В ответ послышались причитания горничной и какой-то бессвязный лепет.
– Клея д’Эмеро? – продолжала между тем кричать, передразнивая горничную, Анна Львовна, – вот так и есть! Ведь ты видишь, что прическу à ля Клео д’Эмеро ношу я? Как ты смеешь с меня обезьянничать? Это, наконец, возмутительно! Я куплю себе сиреневые ботинки – и она покупает, я куплю гребешки с розовыми камнями – и она с розовыми. Что же это в самом деле? Ты хочешь, чтобы я задержала твои деньги, что ли? Дрянная девчонка!
– Не имеете полного права задерживать, – отвечала горничная, – я служу…
– Молчать! Негодяйка.
– Я не ругаюсь, значит не негодяйка.
– А? Что такое? Дерзости? Вон отсюда! Вон сейчас же… Подлая!
Кедрович вскочил с места и весь красный от злости бросился к двери, ведущей в столовую. Сестра была уже одна, и он дал волю своему гневу.
– Это что еще? – закричал он. – Опять сцепилась с горничной? Гадость ты! Старая дева! Тут у меня проклятые реформы на завтра, черт их подери, а они еще орут.
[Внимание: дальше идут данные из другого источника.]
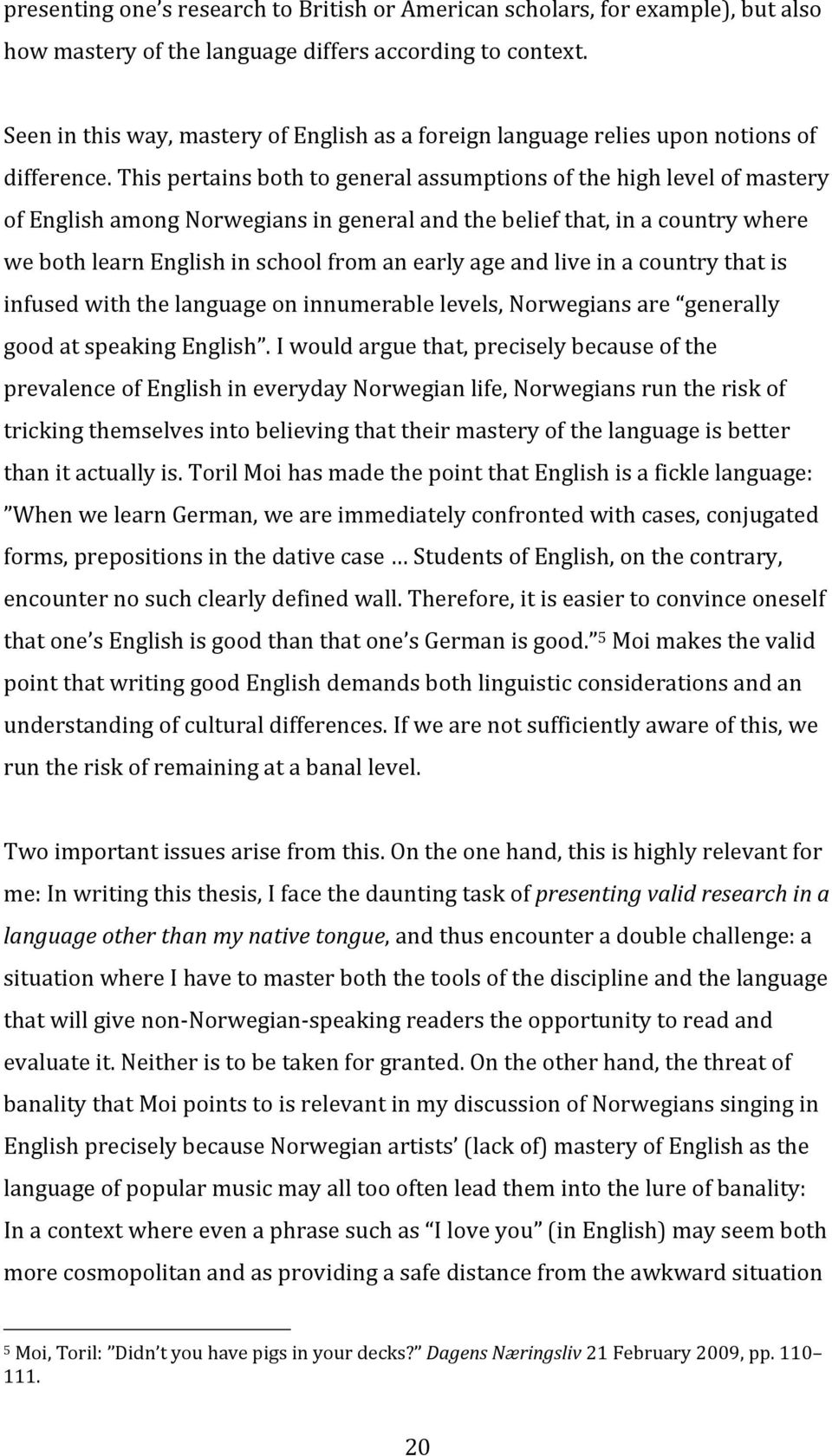 This pertains both to general assumptions of the high level of mastery of English among Norwegians in general and the belief that, in a country where we both learn English in school from an early age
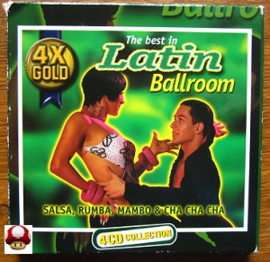 LATIN BALLROOM, the Best in        - Salsa, Rumba, Mambo & ChaChaCha -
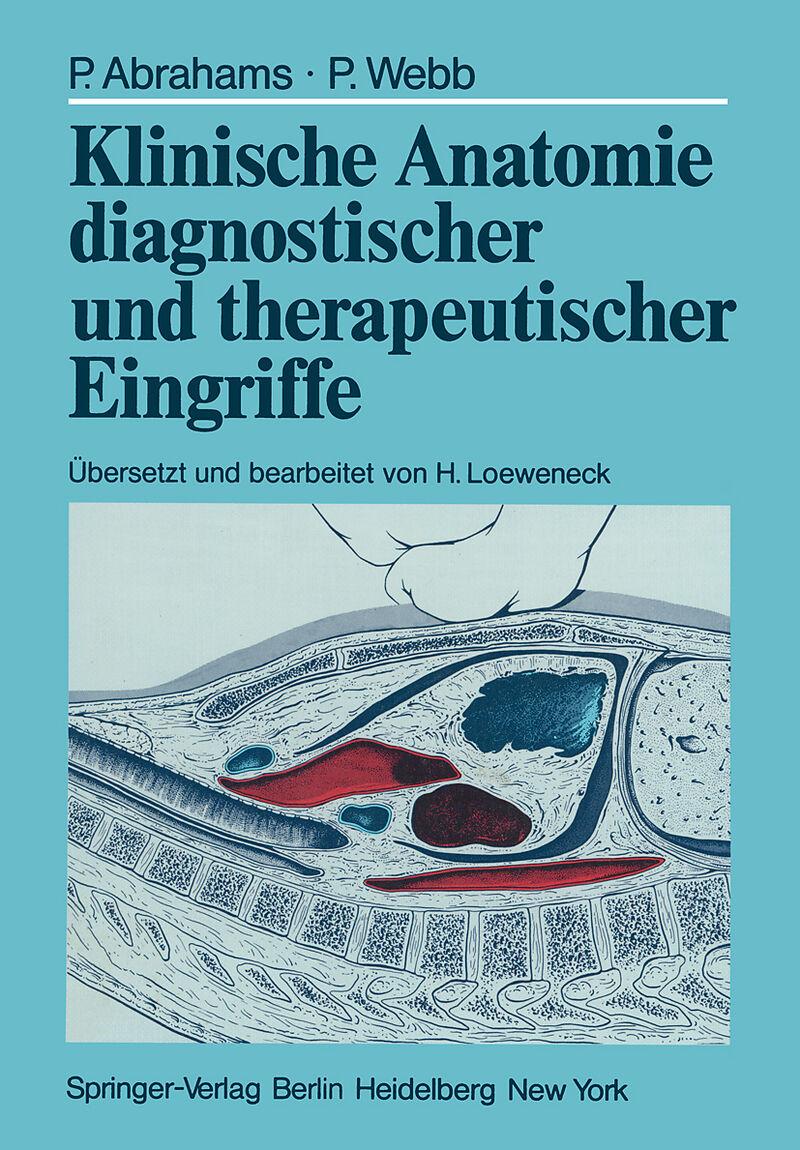 Klinische Anatomie diagnostischer und therapeutischer Eingriffe ...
Это невозможно, наконец!
– Кто это «они», позвольте вас спросить? – поджала губу Анна Львовна, презрительно глядя на брата, ты меня уже равняешь с горничной, кажется?
– Наплевать мне на тебя и на горничную. Я прошу дать мне возможность спокойно писать. Я не могу выносит шума!
Кедрович хлопнул дверью и возвратился в кабинет. Сев в кресло и поглядев на часы, он увидел, что скоро уже семь часов, а к семи часам он обещал Веснушкину прислать статью для набора. Кедрович с досадой плюнул на пол, раздраженно придвинул к столу кресло и продолжал прерванную работу.
«…невольно сердце сжимается от радости, когда вспоминаешь те редкие минуты просвета общественной жизни, которыми мы так не избалованы»… писал он. – «Да, мы счастливы в такие минуты, и в такие минуты наши мелкие личные дела кажутся нам поразительно ничтожными, удивительно безразличными в сравнении с великим общественным делом, благодаря которому правда и свет, давно столь желанные, перешли из нашей мечты в действительность и наконец засияли в нашем несовершенном судопроизводстве!»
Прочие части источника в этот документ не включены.